Le dava anche noia doversi privare dei servigi di Vincenzo, che Ugo avea scelto come assistente e nello stesso tempo come suo domestico particolare, avendolo trovato un ragazzo intelligente che s'interessava alle sue scoperte e lo aiutava con amore. Essa però si mostrò premurosa di dar ordini, affinchè Ugo trovasse al suo arrivo ogni cosa al suo posto, e per rabbonire il marito disse:
— Infine Ugo non dà noia a nessuno; basta che non si lasci montare il capo da quella pazza di sua zia; non sai che si è fitta in mente di dividere le rendite delle sue terre coi contadini che le coltivano e, dopo qualche anno, lasciargliele in proprietà?
— Sono idee socialiste, ma delle sue terre può fare quello che vuole; sono cose che non mi riguardano.
— Ma, è l'esempio per i nostri?
— Lascia fare, — disse il signor Arlandi, — non occupiamoci degli affari altrui, pensiamo piuttosto a ricevere degnamente il nostro Ugo; mi raccomando che il laboratorio sia in ordine, perchè è impaziente di riprendere i suoi esperimenti.
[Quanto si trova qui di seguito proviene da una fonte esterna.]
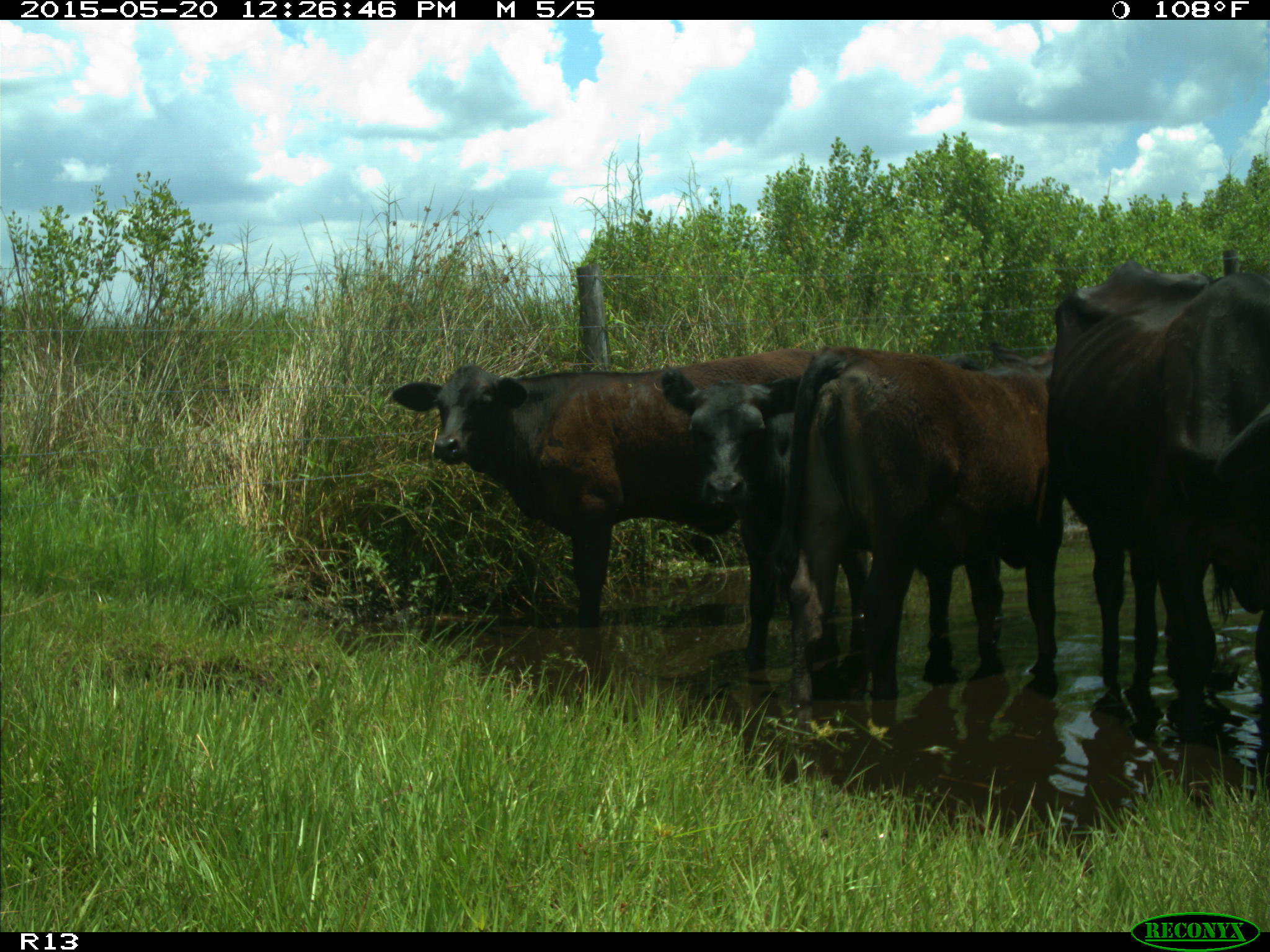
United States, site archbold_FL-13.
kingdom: Animalia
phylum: Chordata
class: Mammalia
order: Artiodactyla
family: Bovidae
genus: Bos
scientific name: Bos taurus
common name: domestic cow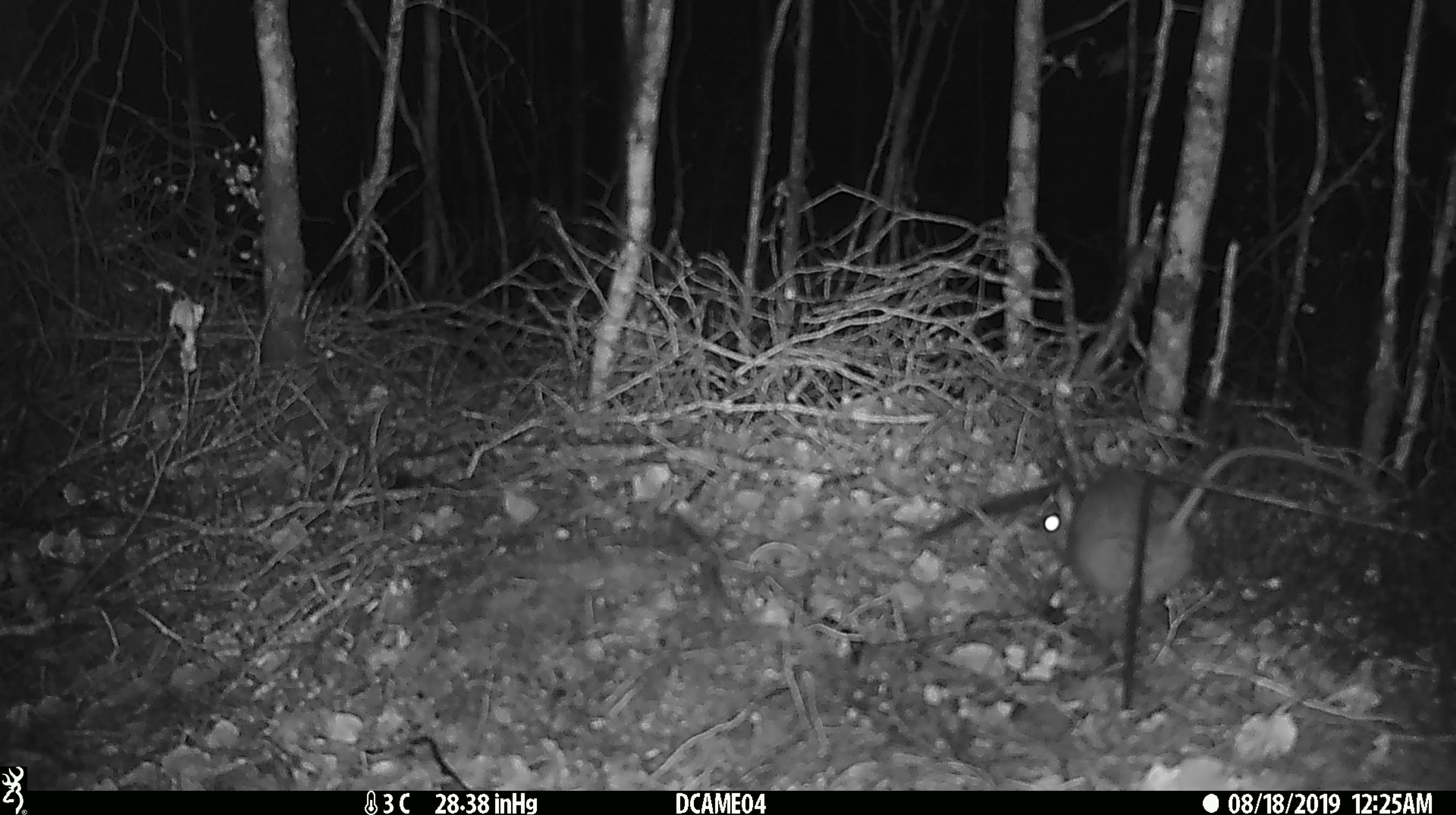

Sì dicendo, entrò in casa non volendo continuare un discorso che lo turbava; e la signora Savina lo seguì collo sguardo, crollando il capo e cantarellando a bassa voce.
— Sono una razza di squilibrati, di pazzi! Basta, speriamo che Mario abbia giudizio per tutti e che finisca per esser lui il padrone.